Vous me rendiez justice, et je vais vous la rendre.

A peine dans ces lieux je crois ce que j’ai vu :

Tous deux je vous admire, et vous m’avez vaincu.

Je rougis, sur le trône où m’a mis la victoire,

D’être au-dessous de vous au milieu de ma gloire.

En vain par mes exploits j’ai su me signaler ;

Vous m’avez avili je veux vous égaler.

J’ignorais qu’un mortel pût se dompter lui-même ;

Je l’apprends ; je vous dois cette gloire suprême :

Jouissez de l’honneur d’avoir pu me changer.

Je viens vous réunir ; je viens vous protéger.

Veillez, heureux époux, sur l’innocente vie

De l’enfant de vos rois, que ma main vous confie ;

Par le droit des combats j’en pouvais disposer ;

Je vous remets ce droit, dont j’allais abuser.

Croyez qu’à cet enfant, heureux dans sa misère,

Ainsi qu’à votre fils, je tiendrai lieu de père :

Vous verrez si l’on peut se fier à ma foi.

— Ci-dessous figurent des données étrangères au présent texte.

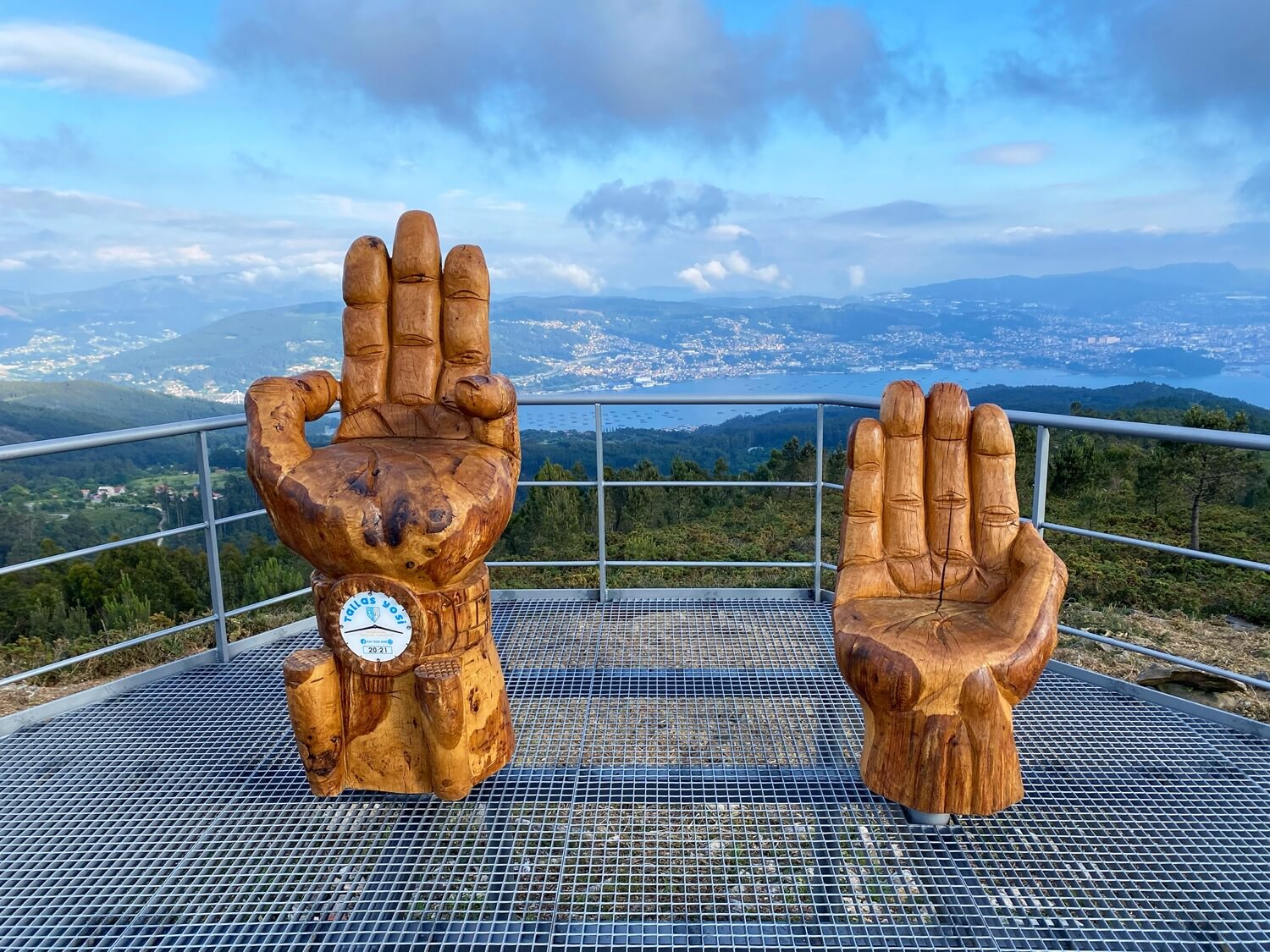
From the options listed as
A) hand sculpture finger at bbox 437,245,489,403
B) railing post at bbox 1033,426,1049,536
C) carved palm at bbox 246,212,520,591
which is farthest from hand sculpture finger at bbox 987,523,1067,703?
hand sculpture finger at bbox 437,245,489,403

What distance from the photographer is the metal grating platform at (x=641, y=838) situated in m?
1.91

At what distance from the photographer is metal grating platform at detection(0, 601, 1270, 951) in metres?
1.91

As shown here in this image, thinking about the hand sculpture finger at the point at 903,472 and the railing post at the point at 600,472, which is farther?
the railing post at the point at 600,472

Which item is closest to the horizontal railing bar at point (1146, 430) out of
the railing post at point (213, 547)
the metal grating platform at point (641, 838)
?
the metal grating platform at point (641, 838)

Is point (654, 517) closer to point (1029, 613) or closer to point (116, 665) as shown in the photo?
point (116, 665)

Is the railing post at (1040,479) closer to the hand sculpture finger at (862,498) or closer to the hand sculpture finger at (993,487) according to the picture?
the hand sculpture finger at (993,487)

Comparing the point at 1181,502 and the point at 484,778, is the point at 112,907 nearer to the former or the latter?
the point at 484,778

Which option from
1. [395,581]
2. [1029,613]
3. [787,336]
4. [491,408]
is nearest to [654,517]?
[787,336]

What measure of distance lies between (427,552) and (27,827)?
149cm

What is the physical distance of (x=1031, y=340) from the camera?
552 inches

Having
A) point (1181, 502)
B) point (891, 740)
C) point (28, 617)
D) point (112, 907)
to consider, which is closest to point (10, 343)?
point (28, 617)

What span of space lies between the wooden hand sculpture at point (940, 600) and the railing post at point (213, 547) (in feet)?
8.16

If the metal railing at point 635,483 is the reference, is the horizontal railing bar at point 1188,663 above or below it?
below

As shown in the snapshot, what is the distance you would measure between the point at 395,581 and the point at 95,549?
1.23 metres
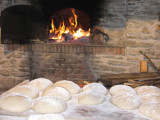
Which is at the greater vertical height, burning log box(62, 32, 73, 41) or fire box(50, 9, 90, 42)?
fire box(50, 9, 90, 42)

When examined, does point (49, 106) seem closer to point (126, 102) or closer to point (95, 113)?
point (95, 113)

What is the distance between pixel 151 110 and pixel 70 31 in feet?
10.7

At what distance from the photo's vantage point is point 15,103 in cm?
168

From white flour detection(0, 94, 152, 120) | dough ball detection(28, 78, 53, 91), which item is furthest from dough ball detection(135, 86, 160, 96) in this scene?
dough ball detection(28, 78, 53, 91)

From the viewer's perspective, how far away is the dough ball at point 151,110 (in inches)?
61.0

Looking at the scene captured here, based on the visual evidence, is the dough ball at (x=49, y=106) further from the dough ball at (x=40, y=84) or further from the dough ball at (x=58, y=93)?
the dough ball at (x=40, y=84)

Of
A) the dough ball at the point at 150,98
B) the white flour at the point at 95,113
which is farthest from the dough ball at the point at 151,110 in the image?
the dough ball at the point at 150,98

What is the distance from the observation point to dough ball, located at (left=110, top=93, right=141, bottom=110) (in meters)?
1.71

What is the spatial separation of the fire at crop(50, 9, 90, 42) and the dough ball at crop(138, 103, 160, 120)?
298cm

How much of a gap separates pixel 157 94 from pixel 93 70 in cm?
240

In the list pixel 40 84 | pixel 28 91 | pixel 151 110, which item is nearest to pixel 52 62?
pixel 40 84

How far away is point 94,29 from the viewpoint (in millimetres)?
4215

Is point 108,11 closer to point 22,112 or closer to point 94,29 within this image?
point 94,29

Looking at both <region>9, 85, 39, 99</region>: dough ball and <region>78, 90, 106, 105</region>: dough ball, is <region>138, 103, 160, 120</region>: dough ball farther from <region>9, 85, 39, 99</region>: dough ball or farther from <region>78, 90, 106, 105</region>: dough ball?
<region>9, 85, 39, 99</region>: dough ball
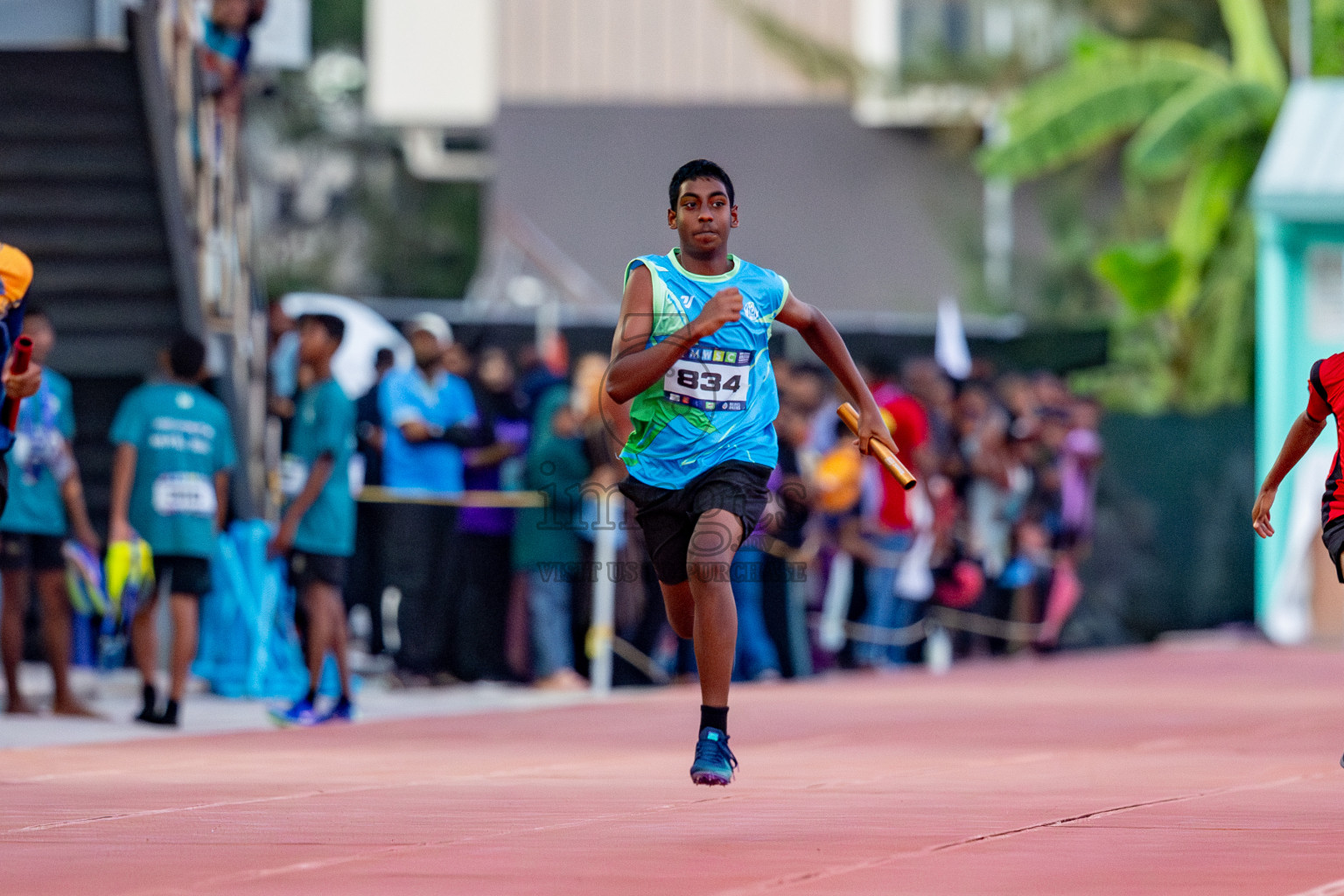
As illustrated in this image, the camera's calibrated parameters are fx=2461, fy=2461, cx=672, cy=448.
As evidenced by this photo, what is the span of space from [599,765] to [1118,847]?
3.15 meters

Je fus un conquérant, vous m’avez fait un roi (1).

 

(à Zamti.)

 

Soyez ici des lois l’interprète suprême,

Rendez leur ministère aussi saint que vous-même ;

Enseignez la raison, la justice et les mœurs.

Que les peuples vaincus gouvernent les vainqueurs,

Que la sagesse règne, et préside au courage ;

Triomphez de la force, elle vous doit hommage :

J’en donnerai l’exemple, et votre souverain

Se soumet à vos lois les armes à la main.

 

IDAMÉ.

 

Ciel ! que viens-je d’entendre ! Hélas ! puis-je vous croire ?

 

ZAMTI.

 

Etes-vous digne enfin, seigneur, de votre gloire ?

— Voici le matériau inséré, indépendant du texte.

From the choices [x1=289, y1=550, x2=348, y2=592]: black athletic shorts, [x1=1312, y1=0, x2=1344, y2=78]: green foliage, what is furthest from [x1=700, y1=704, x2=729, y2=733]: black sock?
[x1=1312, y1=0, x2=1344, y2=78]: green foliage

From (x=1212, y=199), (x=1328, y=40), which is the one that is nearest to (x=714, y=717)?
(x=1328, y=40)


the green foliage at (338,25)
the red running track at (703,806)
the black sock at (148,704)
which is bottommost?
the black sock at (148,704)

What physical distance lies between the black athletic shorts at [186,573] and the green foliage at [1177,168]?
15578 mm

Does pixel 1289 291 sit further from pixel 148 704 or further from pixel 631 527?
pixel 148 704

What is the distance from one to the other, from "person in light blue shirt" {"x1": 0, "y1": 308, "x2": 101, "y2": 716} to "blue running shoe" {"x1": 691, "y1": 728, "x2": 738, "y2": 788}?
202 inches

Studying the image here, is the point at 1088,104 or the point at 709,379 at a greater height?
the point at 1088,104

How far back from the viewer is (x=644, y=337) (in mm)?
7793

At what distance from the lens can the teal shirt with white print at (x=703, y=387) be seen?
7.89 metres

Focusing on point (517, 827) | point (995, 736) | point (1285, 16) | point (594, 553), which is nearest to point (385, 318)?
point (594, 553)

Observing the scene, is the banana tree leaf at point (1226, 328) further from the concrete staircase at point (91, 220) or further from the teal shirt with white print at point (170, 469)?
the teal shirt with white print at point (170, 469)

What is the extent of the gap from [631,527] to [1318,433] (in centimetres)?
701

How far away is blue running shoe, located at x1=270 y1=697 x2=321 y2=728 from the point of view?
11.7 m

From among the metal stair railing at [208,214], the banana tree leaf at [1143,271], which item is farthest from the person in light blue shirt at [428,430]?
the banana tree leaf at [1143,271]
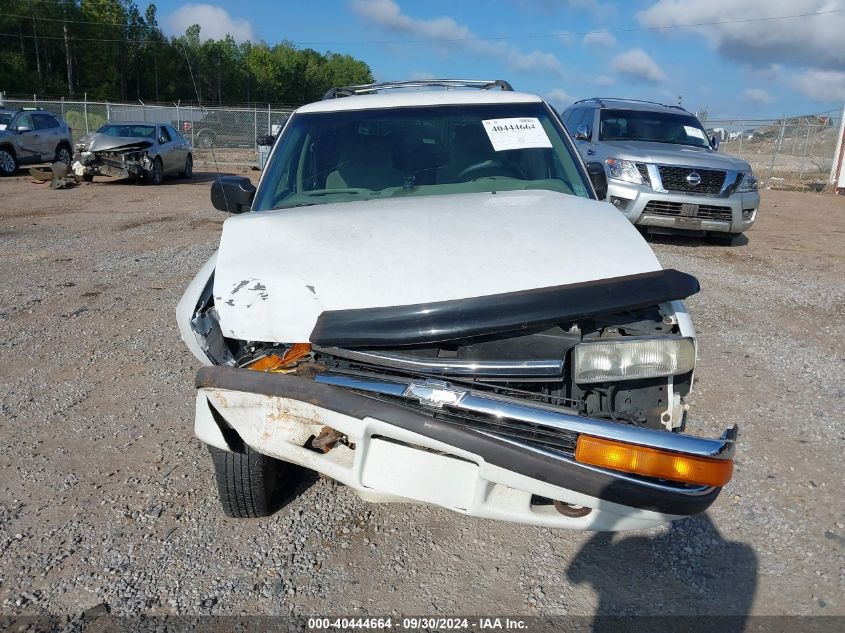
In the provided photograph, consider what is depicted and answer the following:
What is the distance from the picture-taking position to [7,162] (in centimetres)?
1772

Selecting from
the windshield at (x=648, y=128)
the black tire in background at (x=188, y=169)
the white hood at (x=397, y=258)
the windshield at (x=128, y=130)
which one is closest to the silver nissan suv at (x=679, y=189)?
the windshield at (x=648, y=128)

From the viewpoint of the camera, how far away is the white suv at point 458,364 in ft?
6.99

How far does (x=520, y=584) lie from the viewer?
2729 millimetres

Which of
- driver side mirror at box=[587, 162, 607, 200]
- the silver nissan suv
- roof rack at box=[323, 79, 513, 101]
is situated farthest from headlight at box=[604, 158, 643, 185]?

Ah ! vous ferez aimer votre joug aux vaincus.

 

IDAMÉ.

 

Qui peut vous inspirer ce dessein ?

 

GENGIS.

 

Vos vertus (2).

 

 

 

L'ORPHELIN DE LA CHINE - ACTE 5 - Partie 2

 

1 – « La conversion de Gengis-kan, imitée de la clémence d’Auguste dit M. Hippolyte Lucas, est malheureusement puérile. Nous croyons que Voltaire juge mieux lorsqu’il dit lui-même : « Gengis, c’est Arlequin poli par l’amour. » C’est plutôt le Cimon de Boccace et de La Fontaine :

 

Cimon aima, puis devint honnête homme. (G.A.)

 

 

2 – « Il m’est impossible de finir plus heureusement, écrivait Voltaire à d’Argental. Lekain aura assez d’esprit pour ne pas dire ce mot comme un compliment. Il le dira après un temps ; il le dira avec un enthousiasme d’attendrissement, et il fera cent fois plus d’effet qu’avec une péroraison inutile. (G.A.)